Pasan cosas. Vete de vacaciones y pide una habitación de hotel. Haz la reserva pidiendo una cama doble y una pequeña para tu hijo. Te apuesto, en un 90% de los casos que quien te atienda en el hotel te va a decir. Hemos corregido su equivocación al pedir una cama doble, tienen ustedes dos individuales. Mi mujer, en unas vacaciones en Atenas, hace algunos años, cuando no vivíamos aquí miró a uno de esos recepcionistas, que además era mayor y bastante chapado a la antigua y le dijo seriamente.

-Queremos una cama, para dos personas- entonces lo hizo con la mano al mismo tiempo que repetía- Una cama, doble, dos personas dentro de la cama

Corrigió su error sin decir una sola palabra y dándonos las llaves mirando a la pared.
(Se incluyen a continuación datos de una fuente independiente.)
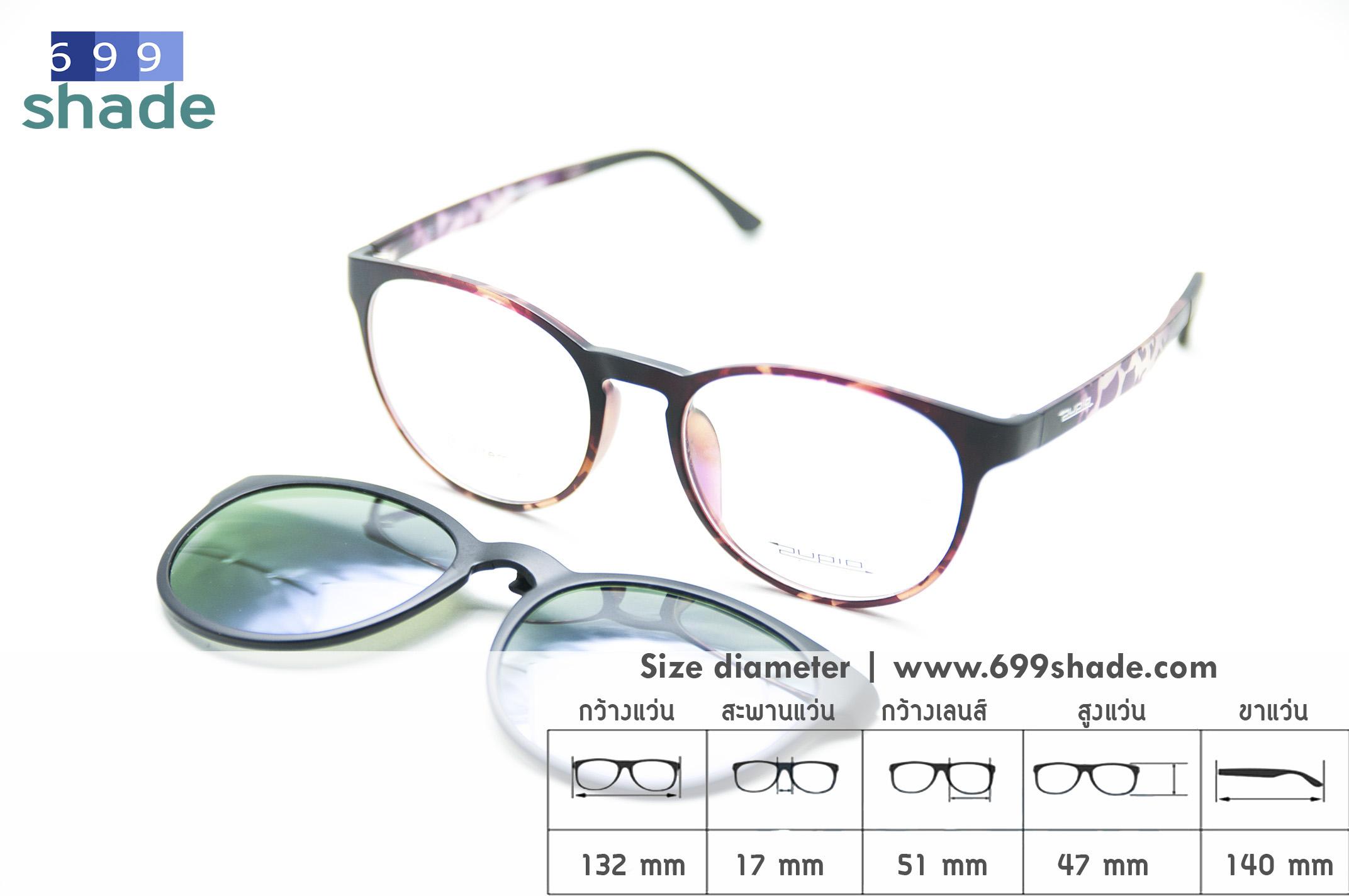 Zupio 1005 กระ/คลิปออนปรอทม่วง แว่นคลิปออนแม่เหล็ก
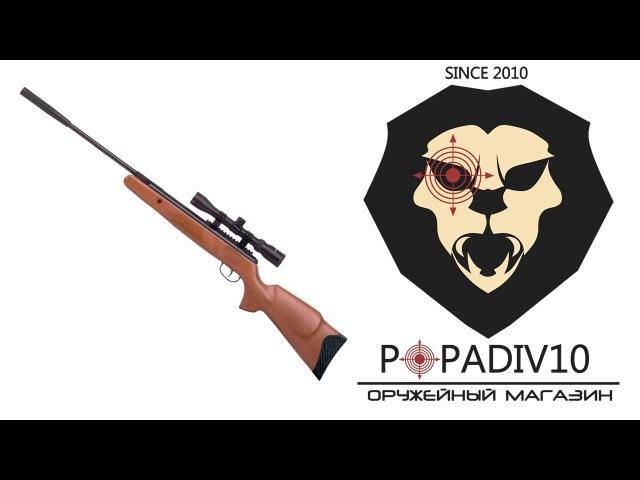 Пневматическая винтовка Crosman Venom 8-CVW1K77NP (Видео-Обзор)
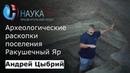 Андрей Цыбрий - Археологические раскопки многослойного поселения Ракушечный Яр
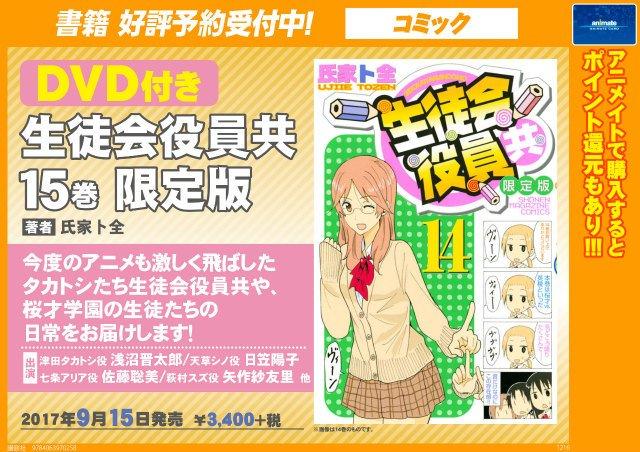 【書籍情報】9/15発売『【コミック】生徒会役員共(15) DVD付き限定版』予約受付中!今度のアニメも激しく飛ばしたタ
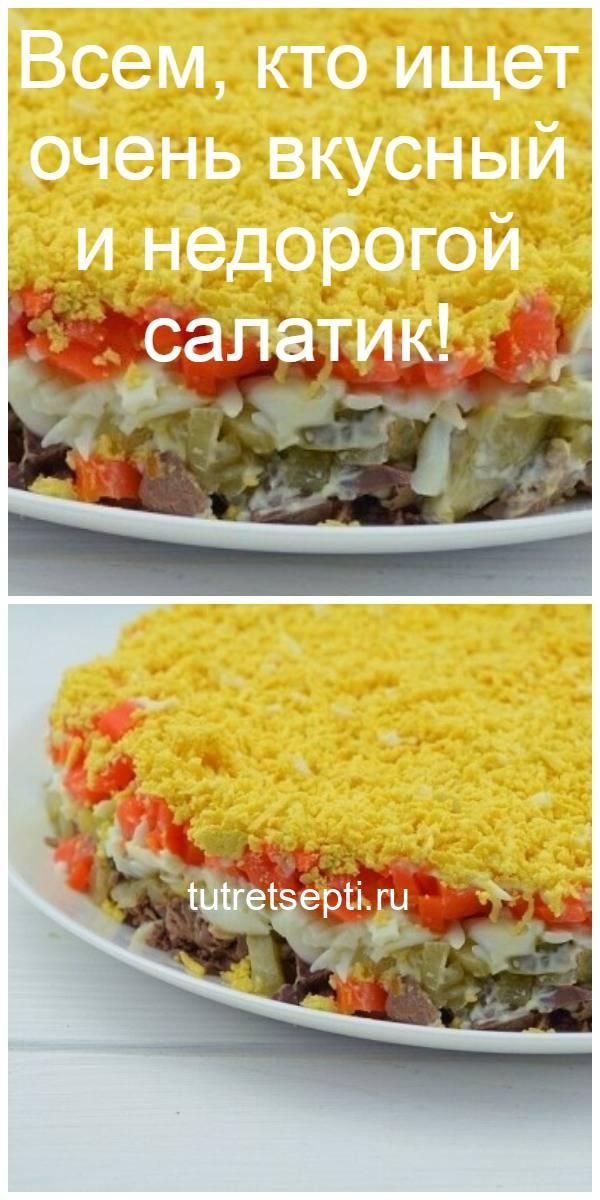 Всем, кто ищет очень вкусный и недорогой салатик!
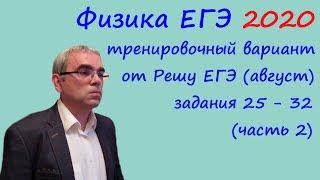 Физика ЕГЭ 2020 Разбор августовского варианта от Решу ЕГЭ (часть 2)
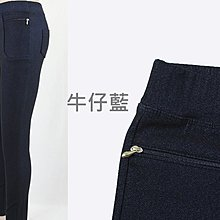保暖長褲 刷毛褲 顯瘦 優質超彈力刷毛布料 拉鍊口袋 輕實保暖 台灣製造 團購價290 中大尺碼 B57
Nos echamos unas buenas risas…

Pero no siempre es tan gracioso. Es duro cuando ves como la discriminación recorta derechos. Hasta Enero no teníamos ninguna forma legal de ser pareja. Pese a estar casadas en España, aquí volvíamos a ser automáticamente solteras. Seguimos siéndolo. Las tasas para hacerse pareja de hecho en Grecia son altísimas. Probablemente evitando así que la gente se vaya a “juntarse” y pase por el matrimonio. Y siendo esta nuestra única posibilidad, aún no hemos formalizado nuestra relación legalmente. Ser homosexual en Grecia es agravante de delito. Esto es, que si un día te da por pasar por los tribunales compartir tu vida con alguien de tu mismo sexo puede hacer que tu condena sea mayor. Hasta hace poco no podíamos donar sangre, poco hablo de un par de años…

Y lo peor es la sensación de que en cualquier momento alguien puede decidir ir a más. Hace mucho que no me sentía así pero dos hechos consecutivos me han devuelto la inquietud a la mente. Primero la tragedia de Orlando. Que no es más tragedia por ser homosexual o no, pero cuantos de nosotros no hemos ido a un pub de ambiente buscando simplemente poder bailar con tu pareja o cantarle una canción romántica sin ser el foco de atención de la pista. O la fantasía erótica de otros, en el peor de los casos. Es inevitable empatizar y pensar que te ha podido tocar a ti. Sobre todo cuando un día antes, has subido a un taxi con tu hijo, mientras el señor (joven, no más de 33 o 34 años) está maldiciendo el desfile del “Orgullo Gay”. Porque “todos estos deberían entender que no es normal que los niños vean a dos personas del mismo sexo juntos””Verdad que si, muchacha?” “No es de Dios”.

Tragas saliva. Miras a Alex, gracias a los Dioses los dos tenemos muchísima comunicación no verbal, el niño entiende que no debe de hablar y yo que casi decido saltar antes doy una mirada en el coche. Cruz gigante, pegatinas del partido político nazi, una cruz de brazos iguales rodeada con un circulo. Huele a nazi desde lejos. Miras al chico de nuevo y es un tio normal, de sonrisa puesta y ojos sinceros y te preguntas como puede tener esas ideas en la cabeza. Decides no hablar en primera persona y extrapolarlo todo a una amiga. Que si fijate, que la amiga se ha echado una pareja y se adoran, y es una pena que no pueden tener una vida tranquila porque no es posible eso a veces en este país, si la pareja tiene tu mismo sexo. Entonces me da una serie de excusas, todos los clichés homosexuales de uno en uno.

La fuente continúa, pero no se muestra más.